PAGE EXCERPT:

•••

Entities that can be stored as keys to an array
- scalars; numbers. For a string key we have to make a new copy of the string when holding it in the hash entry.
- Sequences,vectors have to be copied by values, two vectors can be compare by comparing its elements; If the elements of an array are hash collections, then the hash collections have to be compared (ouch);
the problem
what to do if a hash table is inserted as key, or indirectly, if a hash table is part of an array, that is inserted as key. The problem is how to compare different hash table instances effectively, and how to compute the hash value of a hash object as key.
it can be done
to compute the hash key;
- for scalars as keys: compute the hash key
- for arrays as keys: compute the hash value of each element and combine them in sequence
- for hash tables as keys: create a sorted ordering of the keys, compute the hash value of each element and combine them in the order of the sorted keys.
How to sort an arbitrary set of values:
- all values of the same type are compared with entries of their own kind (integers with integers, strings with strings, arrays with arrays, hashes with hashes)

•••

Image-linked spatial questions
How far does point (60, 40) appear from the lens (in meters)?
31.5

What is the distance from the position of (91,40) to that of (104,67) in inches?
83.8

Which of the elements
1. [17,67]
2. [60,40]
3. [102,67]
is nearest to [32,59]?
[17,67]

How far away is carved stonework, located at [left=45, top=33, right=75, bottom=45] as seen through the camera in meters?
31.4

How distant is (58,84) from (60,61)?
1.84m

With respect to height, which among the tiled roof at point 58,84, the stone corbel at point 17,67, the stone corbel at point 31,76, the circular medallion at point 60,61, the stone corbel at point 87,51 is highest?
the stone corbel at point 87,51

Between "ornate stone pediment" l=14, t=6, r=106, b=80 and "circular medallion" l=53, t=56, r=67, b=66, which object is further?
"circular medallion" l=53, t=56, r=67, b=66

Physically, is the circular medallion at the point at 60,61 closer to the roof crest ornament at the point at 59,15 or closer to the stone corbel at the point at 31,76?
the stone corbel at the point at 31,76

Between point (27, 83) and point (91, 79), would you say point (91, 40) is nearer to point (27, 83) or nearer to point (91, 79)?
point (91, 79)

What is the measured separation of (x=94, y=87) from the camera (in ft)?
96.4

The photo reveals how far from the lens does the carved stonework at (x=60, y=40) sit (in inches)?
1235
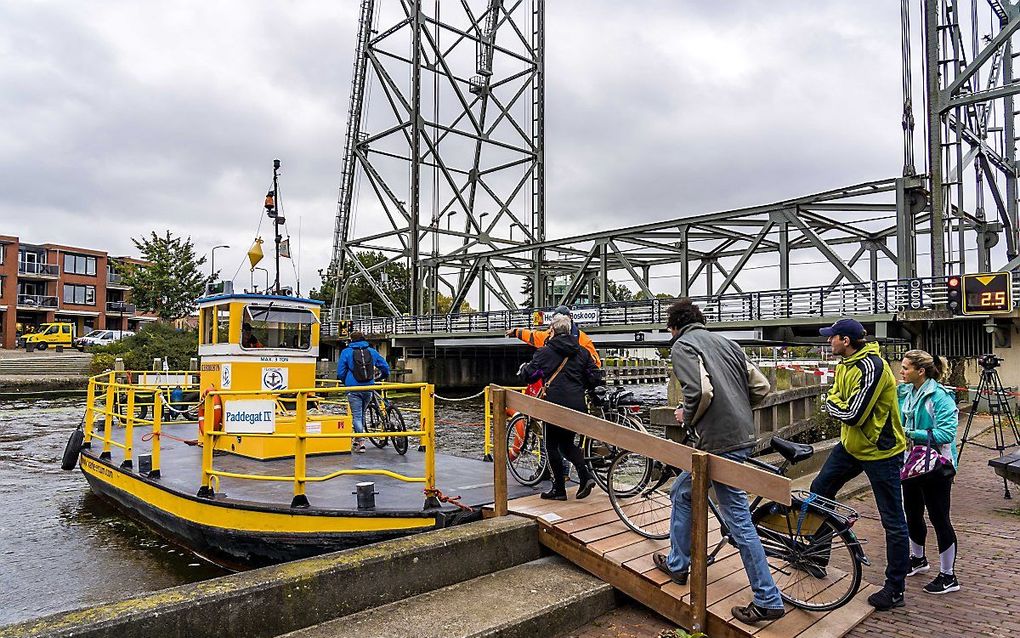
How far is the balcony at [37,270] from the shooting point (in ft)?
179

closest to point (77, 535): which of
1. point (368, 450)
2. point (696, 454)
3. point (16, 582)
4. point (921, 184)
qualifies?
point (16, 582)

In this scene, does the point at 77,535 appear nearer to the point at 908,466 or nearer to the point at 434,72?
the point at 908,466

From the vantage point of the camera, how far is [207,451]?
6766 millimetres

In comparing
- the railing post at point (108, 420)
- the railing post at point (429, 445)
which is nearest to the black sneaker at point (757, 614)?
the railing post at point (429, 445)

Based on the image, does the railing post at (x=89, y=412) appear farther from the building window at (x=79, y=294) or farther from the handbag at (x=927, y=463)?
the building window at (x=79, y=294)

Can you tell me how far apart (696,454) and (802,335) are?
2281 cm

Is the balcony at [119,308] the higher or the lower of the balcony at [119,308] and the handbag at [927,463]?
the higher

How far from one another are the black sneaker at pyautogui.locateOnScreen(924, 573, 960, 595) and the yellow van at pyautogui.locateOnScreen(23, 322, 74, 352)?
5519 cm

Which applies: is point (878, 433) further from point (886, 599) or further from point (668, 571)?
point (668, 571)

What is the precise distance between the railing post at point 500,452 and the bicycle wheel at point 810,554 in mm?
1897

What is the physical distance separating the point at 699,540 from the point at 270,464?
19.4 ft

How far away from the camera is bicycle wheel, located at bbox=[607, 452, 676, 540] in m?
5.73

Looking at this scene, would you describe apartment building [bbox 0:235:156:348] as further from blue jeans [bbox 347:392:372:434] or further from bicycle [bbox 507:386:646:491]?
bicycle [bbox 507:386:646:491]

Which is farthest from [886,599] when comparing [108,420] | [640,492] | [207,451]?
[108,420]
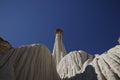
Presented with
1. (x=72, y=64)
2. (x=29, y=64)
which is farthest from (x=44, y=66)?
(x=72, y=64)

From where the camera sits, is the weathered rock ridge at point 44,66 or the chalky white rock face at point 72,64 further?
the chalky white rock face at point 72,64

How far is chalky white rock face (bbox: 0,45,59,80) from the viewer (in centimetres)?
611

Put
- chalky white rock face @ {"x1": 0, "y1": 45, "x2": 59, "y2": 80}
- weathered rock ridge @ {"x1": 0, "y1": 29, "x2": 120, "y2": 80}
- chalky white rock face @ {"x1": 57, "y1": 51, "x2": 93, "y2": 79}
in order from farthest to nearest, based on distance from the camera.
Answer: chalky white rock face @ {"x1": 57, "y1": 51, "x2": 93, "y2": 79}
chalky white rock face @ {"x1": 0, "y1": 45, "x2": 59, "y2": 80}
weathered rock ridge @ {"x1": 0, "y1": 29, "x2": 120, "y2": 80}

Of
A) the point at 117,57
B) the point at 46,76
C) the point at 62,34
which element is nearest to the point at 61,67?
the point at 46,76

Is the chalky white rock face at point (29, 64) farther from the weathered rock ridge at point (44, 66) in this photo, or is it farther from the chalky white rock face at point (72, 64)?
the chalky white rock face at point (72, 64)

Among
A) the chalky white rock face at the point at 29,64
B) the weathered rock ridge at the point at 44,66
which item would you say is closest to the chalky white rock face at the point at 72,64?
the weathered rock ridge at the point at 44,66

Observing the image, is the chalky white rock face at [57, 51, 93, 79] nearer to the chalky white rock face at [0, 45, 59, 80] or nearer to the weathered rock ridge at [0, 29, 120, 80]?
the weathered rock ridge at [0, 29, 120, 80]

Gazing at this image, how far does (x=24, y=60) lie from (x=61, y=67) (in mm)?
2828

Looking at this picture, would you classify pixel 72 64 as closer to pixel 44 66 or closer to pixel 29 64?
pixel 44 66

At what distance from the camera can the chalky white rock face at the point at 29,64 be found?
611 centimetres

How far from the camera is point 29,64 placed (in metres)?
6.88

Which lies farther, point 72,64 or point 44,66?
point 72,64

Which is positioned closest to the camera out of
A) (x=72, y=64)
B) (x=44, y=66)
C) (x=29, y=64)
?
(x=29, y=64)

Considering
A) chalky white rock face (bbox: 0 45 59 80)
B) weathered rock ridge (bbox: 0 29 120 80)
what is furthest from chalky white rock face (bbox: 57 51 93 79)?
chalky white rock face (bbox: 0 45 59 80)
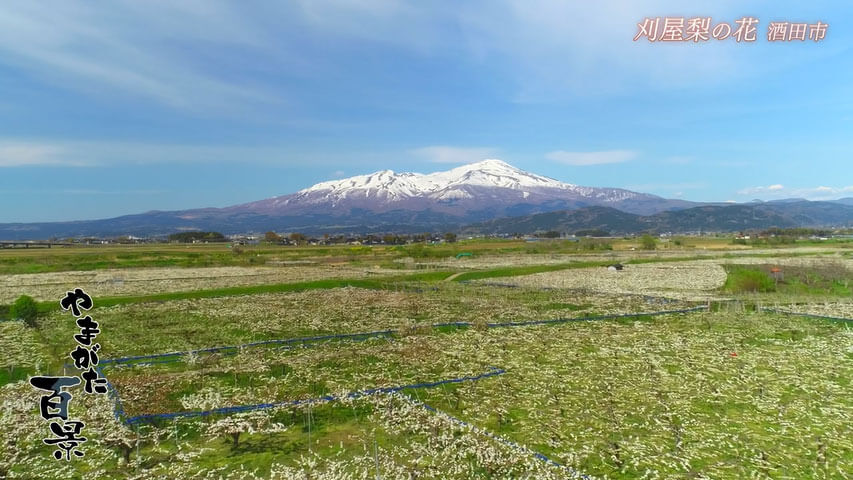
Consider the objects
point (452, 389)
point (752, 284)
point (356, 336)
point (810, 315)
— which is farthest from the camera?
point (752, 284)

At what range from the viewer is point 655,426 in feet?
32.5

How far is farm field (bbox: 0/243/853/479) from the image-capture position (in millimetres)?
8680

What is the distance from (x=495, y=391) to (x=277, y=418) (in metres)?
5.51

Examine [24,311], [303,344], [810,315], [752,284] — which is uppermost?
[24,311]

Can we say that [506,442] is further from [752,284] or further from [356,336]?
[752,284]

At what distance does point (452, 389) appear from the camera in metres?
12.4

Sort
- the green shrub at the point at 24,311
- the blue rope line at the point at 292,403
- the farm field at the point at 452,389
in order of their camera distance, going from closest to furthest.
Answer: the farm field at the point at 452,389, the blue rope line at the point at 292,403, the green shrub at the point at 24,311

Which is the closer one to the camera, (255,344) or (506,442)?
(506,442)

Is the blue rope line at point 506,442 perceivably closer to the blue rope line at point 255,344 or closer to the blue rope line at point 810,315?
the blue rope line at point 255,344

•••

THE TASKS:
a: In the notes on hash table keys, how is the hash value computed when an array is used as a key?
b: Repeat everything in the notes on hash table keys from "it can be done" down to "hashes with hashes)".
c: Pick up the notes on hash table keys where they stop and continue them.

RESPONSES:
a: The hash value of each element is computed, and the values are combined in sequence.

b:
it can be done
to compute the hash key;
- for scalars as keys: compute the hash key
- for arrays as keys: compute the hash value of each element and combine them in sequence
- for hash tables as keys: create a sorted ordering of the keys, compute the hash value of each element and combine them in the order of the sorted keys.
How to sort an arbitrary set of values:
- all values of the same type are compared with entries of their own kind (integers with integers, strings with strings, arrays with arrays, hashes with hashes)

c:
comparing two arrays
- two arrays are equal if both have the same number of elements, and all elements are equal.
- Array a is smaller than array b
- if a has less elements than b
- if an element a[i] is less then element b
comparison of hashes.
- If hash a has less keys then hash b then a is smaller than b
- if both hashes have same number or keys, sort the keys;
- compare keys after sorting if a.key[i] < b.key[i] then a is smaller then b
- if a.key[i] == b.key[i] then compare v1 = a.lookup( a.key[i] ) and v2 = b.lookup( b.key[i] )
- if v1 < v2 then a is smaller then b.
- if all are equal then both hash instances are equal.
is it all really that bad?
First of all the problem is mitigated if each element of the hash collection stores the hash value of the key; in this case the key has to be compared only in cases when the hash value of the given key is identical with a hash value of the collection entry. Even then most chances are that the ordered sequence of keys must not be created.
Also the sorted sequence of keys will only be computed on demand.
Is all this worth the effort ?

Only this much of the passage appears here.